**ЦИТИРУЕМЫЙ ТЕКСТ:**
──────────────────────────────

Кроме того, из этого текста Климовича вытекает, будто бы я лгал, описывая «систему Удостоверений». Что это якобы еще один фантастический текст Станислава Лема. Когда я писал «Философию случая», то задумывался, каким образом писатель может дать гарантию своей искренности. Неужели я должен был давать нотариальные клятвы, призывать свидетелей и нанимать частных детективов? Война уничтожила дом моего отца, а с ним и все детские каракули вместе с серебряными ниточками для сшивания удостоверений и зубчатыми колесиками из будильника для перфорирования. Все было так, как я описал. Чего не было, так это знания, с какой целью я это делаю. То сознание ex post, с позиции сорока лет жизни, я туда вложил, и доказательный материал не был вымышлен. Но какие можно представить на то доказательства?

Есть среди этих очерков один странный текст Томаша Бурека. В нем он нападает на меня как на галичанина. В некотором смысле отказываться от того, что я родился в Галиции, было бы нонсенсом, а с другой стороны, я не знаю, как можно постулировать такую оппозицию. Когда мы вращаемся в среде, в которой нет никого, кроме поляков, то вообще не отдаем себе отчета в том, что являемся поляками, разве что кто-то предложит поговорить как поляк с поляком. Точно так же, если среди белых нет ни одного цветного, то не возникает никакой оппозиции в цветовом отношении. Оппозиции людей как существ, принадлежащих виду homo sapiens, не существует до тех пор, пока не появится представитель другого разумного вида, поскольку лишь в этот момент возникает таксономическая цезура: мы - они. А теперь конкретно: в силу неврастенической натуры моего отца меня до начала войны держали как в вате, велосипеда у меня не было и я никогда не выезжал дальше, чем до Яремчи и Ворохты. Единственным городом, который я знал, был Львов. Столицу я увидел лишь в сорок седьмом году, а Краков - в сорок шестом. Как в такой ситуации я мог писать вещи, имеющие характер оппозиции между Галицией и Царством Польским? Так что предложение, которое моему состоянию пристраивают какие-то варшавские антиподы, является фикцией, вымышленной Буреком. Один Бог знает, зачем это понадобилось сообразительному критику?

Любопытно, что самые лучшие разборы «Высокого замка», которые не исходили из предустановленных и самым произвольным образом выведенных критических принципов, а трактовали мой текст более или менее сам по себе, были сделаны одним очень интеллигентным русским и парой швейцарцев. Говорю об этой позиции, потому что это относительно «нормальная» вещь. Это литературная автобиография, и не нужно привлекать каноны науки или критерии фантастики, чтобы оценить ее правильно.

К авторам, которых я всегда читал с большим уважением, принадлежит Малгожата Шпаковская. С удовлетворением прочитал те ее тексты, которые не знал, очень толковые тексты. К этому нечего добавить, потому что толковые тексты не требуют авторского комментария.

──────────────────────────────

**ИЗВЛЕЧЁННЫЕ ЗАПИСИ:**
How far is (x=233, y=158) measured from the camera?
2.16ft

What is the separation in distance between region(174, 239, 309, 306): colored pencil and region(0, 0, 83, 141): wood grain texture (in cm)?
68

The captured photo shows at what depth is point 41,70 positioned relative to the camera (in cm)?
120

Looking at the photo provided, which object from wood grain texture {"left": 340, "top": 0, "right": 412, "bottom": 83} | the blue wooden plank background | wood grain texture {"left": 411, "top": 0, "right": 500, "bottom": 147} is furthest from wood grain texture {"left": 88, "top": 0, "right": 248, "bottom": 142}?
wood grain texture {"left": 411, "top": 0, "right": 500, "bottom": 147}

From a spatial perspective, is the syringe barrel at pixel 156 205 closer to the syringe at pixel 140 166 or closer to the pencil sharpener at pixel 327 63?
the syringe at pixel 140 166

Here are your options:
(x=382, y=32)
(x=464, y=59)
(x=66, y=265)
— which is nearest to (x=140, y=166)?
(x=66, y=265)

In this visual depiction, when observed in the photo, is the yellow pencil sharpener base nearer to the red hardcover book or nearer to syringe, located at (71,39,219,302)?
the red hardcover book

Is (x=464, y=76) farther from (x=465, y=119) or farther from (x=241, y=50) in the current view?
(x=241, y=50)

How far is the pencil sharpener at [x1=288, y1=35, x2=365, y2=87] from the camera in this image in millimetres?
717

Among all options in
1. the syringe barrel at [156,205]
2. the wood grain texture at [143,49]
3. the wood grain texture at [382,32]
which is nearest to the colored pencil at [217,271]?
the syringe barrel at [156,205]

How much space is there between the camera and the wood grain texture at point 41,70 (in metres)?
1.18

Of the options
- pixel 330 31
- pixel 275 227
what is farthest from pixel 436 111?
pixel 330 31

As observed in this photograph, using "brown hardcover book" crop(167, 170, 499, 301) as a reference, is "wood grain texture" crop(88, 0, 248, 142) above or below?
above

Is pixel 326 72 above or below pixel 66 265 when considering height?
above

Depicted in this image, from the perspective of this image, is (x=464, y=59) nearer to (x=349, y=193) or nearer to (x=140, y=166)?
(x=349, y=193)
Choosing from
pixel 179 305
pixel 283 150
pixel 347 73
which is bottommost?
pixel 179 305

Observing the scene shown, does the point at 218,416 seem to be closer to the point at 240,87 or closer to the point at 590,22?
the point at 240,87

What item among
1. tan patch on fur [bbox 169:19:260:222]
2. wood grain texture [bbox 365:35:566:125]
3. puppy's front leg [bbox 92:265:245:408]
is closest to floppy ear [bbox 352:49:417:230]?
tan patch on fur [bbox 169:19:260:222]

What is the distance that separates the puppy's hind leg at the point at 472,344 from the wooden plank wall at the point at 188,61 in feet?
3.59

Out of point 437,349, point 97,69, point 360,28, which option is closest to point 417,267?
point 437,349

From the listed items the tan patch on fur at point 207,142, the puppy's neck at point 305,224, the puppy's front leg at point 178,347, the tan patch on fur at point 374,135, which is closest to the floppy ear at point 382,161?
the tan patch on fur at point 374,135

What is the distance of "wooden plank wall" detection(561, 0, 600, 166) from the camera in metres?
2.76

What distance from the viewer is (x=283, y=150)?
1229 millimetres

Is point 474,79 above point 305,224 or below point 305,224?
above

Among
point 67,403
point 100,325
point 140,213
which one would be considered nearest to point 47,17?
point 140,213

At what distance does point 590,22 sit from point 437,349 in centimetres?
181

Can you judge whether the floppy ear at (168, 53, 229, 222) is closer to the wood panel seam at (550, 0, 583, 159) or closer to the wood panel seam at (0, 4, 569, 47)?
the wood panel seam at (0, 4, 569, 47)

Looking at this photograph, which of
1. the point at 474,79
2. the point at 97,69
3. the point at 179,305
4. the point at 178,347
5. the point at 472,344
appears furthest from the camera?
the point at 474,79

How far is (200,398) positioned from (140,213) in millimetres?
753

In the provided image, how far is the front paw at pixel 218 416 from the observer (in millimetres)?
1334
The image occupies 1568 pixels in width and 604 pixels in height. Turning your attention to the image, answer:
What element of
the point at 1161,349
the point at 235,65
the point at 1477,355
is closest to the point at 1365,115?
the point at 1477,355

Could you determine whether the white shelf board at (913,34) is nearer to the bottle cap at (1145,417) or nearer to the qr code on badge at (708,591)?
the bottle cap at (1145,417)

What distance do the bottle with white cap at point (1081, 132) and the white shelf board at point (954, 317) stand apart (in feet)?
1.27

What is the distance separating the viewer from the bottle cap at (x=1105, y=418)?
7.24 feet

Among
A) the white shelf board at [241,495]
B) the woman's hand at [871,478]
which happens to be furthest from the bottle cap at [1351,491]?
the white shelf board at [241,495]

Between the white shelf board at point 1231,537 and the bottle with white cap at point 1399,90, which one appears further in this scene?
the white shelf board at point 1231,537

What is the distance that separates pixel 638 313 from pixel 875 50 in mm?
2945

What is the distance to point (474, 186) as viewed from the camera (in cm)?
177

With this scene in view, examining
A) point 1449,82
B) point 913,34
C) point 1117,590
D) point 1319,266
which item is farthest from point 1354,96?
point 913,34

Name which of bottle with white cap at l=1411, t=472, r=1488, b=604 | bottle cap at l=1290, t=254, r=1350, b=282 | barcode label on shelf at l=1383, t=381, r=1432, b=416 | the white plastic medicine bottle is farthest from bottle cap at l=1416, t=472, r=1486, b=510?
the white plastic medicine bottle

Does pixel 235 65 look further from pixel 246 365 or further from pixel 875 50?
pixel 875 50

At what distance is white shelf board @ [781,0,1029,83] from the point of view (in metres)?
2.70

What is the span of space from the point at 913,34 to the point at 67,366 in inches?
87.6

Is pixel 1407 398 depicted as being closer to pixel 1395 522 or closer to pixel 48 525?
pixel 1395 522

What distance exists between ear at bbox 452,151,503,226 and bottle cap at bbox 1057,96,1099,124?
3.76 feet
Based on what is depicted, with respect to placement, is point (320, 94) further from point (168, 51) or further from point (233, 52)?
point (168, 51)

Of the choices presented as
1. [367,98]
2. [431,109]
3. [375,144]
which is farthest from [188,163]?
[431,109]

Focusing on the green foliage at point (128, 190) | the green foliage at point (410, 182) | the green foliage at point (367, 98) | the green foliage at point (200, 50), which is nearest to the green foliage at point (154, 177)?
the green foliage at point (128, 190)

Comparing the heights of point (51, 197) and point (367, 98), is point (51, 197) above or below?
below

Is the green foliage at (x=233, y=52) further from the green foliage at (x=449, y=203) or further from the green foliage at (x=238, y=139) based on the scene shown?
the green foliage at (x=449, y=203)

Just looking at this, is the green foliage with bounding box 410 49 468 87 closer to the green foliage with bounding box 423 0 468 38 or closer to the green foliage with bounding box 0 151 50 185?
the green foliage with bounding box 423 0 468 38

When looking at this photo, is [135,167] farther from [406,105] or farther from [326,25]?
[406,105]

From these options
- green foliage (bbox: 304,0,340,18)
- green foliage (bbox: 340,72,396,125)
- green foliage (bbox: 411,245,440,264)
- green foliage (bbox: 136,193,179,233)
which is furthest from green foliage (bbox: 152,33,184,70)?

──────────────────────────────

**ЧТО НУЖНО СДЕЛАТЬ:**
1) Какие строки списка содержат слово «puppy»? Приведите каждую такую строку полностью, учитывая регистр букв.
2) Продолжите текст, в котором автор отвечает своим критикам, начиная сразу после его последнего предложения.

**ОТВЕТЫ ПО ЗАДАНИЯМ:**
1)
3. puppy's front leg [bbox 92:265:245:408]
What is the distance that separates the puppy's hind leg at the point at 472,344 from the wooden plank wall at the point at 188,61 in feet?
From the listed items the tan patch on fur at point 207,142, the puppy's neck at point 305,224, the puppy's front leg at point 178,347, the tan patch on fur at point 374,135, which is closest to the floppy ear at point 382,161?

2)
А теперь я хотел бы сказать пару слов о ваших текстах, поскольку в них можно найти интересное явление. В них видна характерная эволюция, хотя я и не могу это полностью проверить хронологически. У меня создалось впечатление, что вы стартовали с такой довольно скептическо-критической позиции - не хочу сказать, что с неприязнью, но все-таки вы держали меня на расстоянии, поглядывали из-за скобок и скептически присматривались к тому, что Лем вытворяет. То есть можно присматриваться вроде бы и с интересом, но не без некоторой доли подозрительности. Словно бы вы решали, действительно ли это ценный минерал или же содержит примеси иного сорта. Но это делалось вполне деликатно, поэтому у меня нет повода к вам придраться.

Однако можно встретить и другой вид подозрительности. Он появился в одной из рецензий, по которой пробежал мой глаз, и заключается в том, чтобы осудить меня не критическим способом, а подвергнуть сомнению тотально. Там было сказано так: мы - гуманитарии, а у Лема - естествоведческое образование, поэтому если бы он нам показал, что может сотворить с мифологией, то мы смогли бы это соответствующим образом оценить и сказать, интересно ли это, но, к сожалению, Лем обращается не к мифологии, а к цитологии, откуда черпает свои чудачества и тем захватывает нас врасплох и делает беспомощными. Казалось бы, это принципиальный взгляд по существу. Но дело в том, что никакой цитологии, понимаемой как pars pro toto[93], то есть как фрагмент точных наук, ни в какую литературу я никогда не вставлял, а лишь оперировал высшей парадигматикой этих наук. И должен сказать, что автоматическое генетическое присоединение чьих-либо текстов к области мифологии (если рассматривать ее в качестве источников или влияния) точно так же не умножает славы и не сбрасывает в Аид, как если бы это касалось цитологии или кибернетики. Важно не то, откуда что-то берется, а то, что с этим сделано. Только это решает, получился ли какой-то инцест, кровосмесительное и кощунственное переиначивание смыслов, почерпнутых в какой-то области, или же данный источник был осмыслен и употреблен на пользу.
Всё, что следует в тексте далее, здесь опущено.